No caso apresentado tratava‐se duma lesão quística e, por isso, optou‐se pela resseção da lesão com margens de segurança de 1cm ao nível do osso medular, para além do limite aparente e incluindo o periósteo. Preservou‐se o rebordo basilar da mandíbula após confirmação intraoperatória da sua aparente integridade. Este procedimento foi complementado com a decisão de protelar por 3 meses a reconstrução mandibular, para conhecer com precisão a extensão anatomopatológica da lesão. Sendo uma zona de fácil controlo clínico e de deteção precoce de eventuais recidivas, deixou em aberto a possibilidade de excisão ulterior, se porventura o referido exame viesse a revelar uma excisão incompleta da lesão a esse nível.

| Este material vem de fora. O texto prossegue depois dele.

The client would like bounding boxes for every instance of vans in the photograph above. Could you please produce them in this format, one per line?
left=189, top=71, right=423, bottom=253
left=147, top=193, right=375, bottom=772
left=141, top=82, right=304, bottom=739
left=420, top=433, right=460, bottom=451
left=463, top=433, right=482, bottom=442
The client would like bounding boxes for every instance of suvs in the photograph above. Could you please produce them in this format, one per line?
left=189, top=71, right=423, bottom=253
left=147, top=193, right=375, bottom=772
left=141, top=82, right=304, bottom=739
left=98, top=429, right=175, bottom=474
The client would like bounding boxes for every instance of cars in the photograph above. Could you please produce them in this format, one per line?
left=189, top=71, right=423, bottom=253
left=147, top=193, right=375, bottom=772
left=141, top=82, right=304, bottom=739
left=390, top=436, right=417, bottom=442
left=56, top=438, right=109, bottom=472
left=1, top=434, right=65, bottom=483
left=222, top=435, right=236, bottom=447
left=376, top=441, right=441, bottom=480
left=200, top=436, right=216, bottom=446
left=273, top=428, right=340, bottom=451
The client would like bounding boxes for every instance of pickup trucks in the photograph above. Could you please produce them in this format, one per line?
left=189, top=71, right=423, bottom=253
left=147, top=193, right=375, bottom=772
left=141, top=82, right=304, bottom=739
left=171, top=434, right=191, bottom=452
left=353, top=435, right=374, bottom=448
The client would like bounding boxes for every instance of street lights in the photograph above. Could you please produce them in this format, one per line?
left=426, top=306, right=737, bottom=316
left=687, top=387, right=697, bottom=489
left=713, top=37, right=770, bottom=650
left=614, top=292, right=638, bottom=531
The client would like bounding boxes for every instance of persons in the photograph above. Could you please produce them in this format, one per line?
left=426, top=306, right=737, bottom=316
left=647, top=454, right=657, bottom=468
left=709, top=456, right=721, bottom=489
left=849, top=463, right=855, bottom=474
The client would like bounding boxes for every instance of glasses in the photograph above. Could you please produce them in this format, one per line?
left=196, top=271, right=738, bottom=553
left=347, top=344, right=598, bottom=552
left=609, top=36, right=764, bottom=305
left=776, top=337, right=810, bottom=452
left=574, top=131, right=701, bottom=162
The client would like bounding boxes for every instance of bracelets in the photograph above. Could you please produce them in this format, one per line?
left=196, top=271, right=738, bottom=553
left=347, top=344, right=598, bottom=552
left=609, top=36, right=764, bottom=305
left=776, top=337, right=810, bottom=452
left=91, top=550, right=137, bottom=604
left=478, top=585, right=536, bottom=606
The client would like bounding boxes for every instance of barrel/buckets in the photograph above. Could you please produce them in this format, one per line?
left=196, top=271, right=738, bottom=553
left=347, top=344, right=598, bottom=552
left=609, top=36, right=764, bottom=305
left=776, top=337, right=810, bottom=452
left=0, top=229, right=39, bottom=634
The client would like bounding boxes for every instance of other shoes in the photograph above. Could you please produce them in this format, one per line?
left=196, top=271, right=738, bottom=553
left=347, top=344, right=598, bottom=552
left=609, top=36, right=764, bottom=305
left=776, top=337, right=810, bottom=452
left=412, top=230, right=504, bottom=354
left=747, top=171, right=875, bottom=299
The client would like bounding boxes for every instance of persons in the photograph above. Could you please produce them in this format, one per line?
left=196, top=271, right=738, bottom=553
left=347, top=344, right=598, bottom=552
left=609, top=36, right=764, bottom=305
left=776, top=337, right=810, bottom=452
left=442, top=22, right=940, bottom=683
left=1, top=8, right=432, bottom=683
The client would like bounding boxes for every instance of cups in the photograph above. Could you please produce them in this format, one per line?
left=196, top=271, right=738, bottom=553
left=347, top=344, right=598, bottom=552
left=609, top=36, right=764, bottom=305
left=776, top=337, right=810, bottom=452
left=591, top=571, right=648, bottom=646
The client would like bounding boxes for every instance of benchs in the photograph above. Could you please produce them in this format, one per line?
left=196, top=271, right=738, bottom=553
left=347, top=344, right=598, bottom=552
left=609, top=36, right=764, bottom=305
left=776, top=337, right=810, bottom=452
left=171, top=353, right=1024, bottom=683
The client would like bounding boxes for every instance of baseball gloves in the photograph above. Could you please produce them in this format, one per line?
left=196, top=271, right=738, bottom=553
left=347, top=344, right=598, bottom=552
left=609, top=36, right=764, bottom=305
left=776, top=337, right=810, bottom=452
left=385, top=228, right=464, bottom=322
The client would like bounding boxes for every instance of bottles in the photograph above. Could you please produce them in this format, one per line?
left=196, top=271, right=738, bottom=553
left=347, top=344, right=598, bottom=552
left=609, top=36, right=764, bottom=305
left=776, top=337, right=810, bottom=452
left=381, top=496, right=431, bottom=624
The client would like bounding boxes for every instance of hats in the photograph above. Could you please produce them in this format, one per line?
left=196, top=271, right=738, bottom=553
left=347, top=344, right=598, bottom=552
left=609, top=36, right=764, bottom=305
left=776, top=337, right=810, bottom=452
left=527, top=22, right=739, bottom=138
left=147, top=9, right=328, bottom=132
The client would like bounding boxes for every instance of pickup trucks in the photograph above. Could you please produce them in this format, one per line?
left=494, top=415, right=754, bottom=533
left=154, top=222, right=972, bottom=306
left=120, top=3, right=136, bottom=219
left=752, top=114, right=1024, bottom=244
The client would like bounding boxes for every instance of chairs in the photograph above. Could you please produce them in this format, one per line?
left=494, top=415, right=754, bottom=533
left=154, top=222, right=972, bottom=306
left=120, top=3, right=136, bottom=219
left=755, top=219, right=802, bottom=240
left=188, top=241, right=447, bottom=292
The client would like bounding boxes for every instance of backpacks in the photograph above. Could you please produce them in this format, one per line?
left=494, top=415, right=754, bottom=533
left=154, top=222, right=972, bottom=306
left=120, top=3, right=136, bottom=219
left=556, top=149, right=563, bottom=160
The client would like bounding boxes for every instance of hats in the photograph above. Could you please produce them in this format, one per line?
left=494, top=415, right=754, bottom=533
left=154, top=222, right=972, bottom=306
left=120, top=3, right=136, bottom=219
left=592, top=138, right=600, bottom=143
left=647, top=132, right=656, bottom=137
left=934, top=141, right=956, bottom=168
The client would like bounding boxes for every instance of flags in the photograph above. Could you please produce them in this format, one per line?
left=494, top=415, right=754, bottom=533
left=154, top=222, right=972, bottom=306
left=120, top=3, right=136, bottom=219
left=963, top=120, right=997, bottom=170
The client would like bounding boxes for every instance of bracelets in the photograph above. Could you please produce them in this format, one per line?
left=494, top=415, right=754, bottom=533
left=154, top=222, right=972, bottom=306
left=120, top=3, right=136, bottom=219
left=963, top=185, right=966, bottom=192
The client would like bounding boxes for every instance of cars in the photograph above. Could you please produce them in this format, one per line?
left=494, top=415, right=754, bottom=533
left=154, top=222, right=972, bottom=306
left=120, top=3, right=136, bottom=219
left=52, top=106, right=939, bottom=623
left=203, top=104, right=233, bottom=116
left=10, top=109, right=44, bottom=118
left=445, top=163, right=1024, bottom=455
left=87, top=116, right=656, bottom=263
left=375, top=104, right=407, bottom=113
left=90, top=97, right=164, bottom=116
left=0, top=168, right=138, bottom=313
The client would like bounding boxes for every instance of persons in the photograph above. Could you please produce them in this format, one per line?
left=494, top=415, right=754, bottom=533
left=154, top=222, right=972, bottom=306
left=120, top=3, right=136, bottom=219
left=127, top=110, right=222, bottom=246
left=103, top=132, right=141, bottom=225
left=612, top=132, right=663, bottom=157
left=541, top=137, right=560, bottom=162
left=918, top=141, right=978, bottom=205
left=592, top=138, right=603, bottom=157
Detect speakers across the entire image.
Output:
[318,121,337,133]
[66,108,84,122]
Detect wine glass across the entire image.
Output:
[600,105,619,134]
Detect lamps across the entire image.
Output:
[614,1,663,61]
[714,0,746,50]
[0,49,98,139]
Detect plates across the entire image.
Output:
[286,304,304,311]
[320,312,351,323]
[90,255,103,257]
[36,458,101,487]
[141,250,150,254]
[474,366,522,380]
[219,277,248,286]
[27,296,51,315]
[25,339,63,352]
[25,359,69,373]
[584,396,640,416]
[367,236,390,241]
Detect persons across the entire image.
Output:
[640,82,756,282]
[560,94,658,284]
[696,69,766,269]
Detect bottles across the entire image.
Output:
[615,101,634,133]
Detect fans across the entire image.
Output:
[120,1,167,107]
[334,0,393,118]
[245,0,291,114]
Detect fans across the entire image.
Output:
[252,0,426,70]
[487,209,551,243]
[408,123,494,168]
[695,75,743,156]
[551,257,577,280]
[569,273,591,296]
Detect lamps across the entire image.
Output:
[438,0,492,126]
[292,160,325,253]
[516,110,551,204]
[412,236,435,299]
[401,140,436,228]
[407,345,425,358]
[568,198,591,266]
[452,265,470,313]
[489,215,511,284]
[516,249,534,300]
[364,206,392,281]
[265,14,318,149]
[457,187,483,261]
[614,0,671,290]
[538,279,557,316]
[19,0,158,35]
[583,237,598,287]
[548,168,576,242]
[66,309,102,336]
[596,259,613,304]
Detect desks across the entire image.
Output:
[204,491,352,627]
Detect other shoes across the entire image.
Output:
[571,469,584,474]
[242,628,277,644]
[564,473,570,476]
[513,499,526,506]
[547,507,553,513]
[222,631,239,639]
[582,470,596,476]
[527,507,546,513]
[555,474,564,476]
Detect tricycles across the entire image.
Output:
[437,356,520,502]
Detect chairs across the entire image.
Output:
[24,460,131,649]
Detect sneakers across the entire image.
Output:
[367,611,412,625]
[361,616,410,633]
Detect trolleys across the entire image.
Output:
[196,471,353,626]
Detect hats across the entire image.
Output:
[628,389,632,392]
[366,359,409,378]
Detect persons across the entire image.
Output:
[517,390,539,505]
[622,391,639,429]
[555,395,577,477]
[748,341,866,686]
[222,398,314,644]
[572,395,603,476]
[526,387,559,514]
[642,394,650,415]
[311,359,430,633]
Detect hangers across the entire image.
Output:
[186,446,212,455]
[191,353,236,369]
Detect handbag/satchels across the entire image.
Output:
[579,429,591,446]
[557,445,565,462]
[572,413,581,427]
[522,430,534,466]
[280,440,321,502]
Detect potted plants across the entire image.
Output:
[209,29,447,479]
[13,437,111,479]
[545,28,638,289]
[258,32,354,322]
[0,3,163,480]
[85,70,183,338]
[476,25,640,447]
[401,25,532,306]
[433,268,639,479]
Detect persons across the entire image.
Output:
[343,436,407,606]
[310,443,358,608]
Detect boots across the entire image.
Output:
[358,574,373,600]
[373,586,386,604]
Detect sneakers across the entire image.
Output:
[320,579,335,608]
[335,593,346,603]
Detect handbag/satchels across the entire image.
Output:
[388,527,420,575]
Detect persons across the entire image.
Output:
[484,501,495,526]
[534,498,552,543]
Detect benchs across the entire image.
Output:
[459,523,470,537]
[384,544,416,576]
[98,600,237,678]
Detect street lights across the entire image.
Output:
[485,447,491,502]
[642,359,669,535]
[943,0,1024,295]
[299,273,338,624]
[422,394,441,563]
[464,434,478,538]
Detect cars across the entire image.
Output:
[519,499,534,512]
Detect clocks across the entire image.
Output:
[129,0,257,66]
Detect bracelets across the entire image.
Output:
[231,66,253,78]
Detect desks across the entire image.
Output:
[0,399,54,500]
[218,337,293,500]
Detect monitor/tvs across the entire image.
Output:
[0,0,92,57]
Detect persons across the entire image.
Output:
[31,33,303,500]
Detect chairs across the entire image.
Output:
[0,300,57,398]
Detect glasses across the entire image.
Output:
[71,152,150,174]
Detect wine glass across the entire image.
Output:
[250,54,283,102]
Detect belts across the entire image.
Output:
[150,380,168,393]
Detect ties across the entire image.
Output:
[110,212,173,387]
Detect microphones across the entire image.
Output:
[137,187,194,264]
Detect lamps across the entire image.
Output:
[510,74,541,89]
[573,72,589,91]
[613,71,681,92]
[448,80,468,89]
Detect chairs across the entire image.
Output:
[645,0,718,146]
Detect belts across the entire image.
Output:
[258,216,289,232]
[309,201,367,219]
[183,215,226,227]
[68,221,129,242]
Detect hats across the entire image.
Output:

ConclusãoO odontoameloblastoma é uma lesão localmente agressiva que parece ter o mesmo comportamento do clássico ameloblastoma em termos de crescimento, expansão óssea, reabsorção radicular e recorrência. Por outras palavras, o comportamento do odontoameloblastoma é o mesmo da sua componente ameloblástica, pelo que parece prudente adotar os mesmos critérios terapêuticos para ambas as entidades.
Responsabilidades éticasProteção de pessoas e animaisOs autores declaram que para esta investigação não se realizaram experiências em seres humanos e/ou animais.
Confidencialidade dos dadosOs autores declaram ter seguido os protocolos do seu centro de trabalho acerca da publicação dos dados de pacientes.
Direito à privacidade e consentimento escritoOs autores declaram ter recebido consentimento escrito dos pacientes e/ou sujeitos mencionados no artigo. O autor para correspondência deve estar na posse deste documento.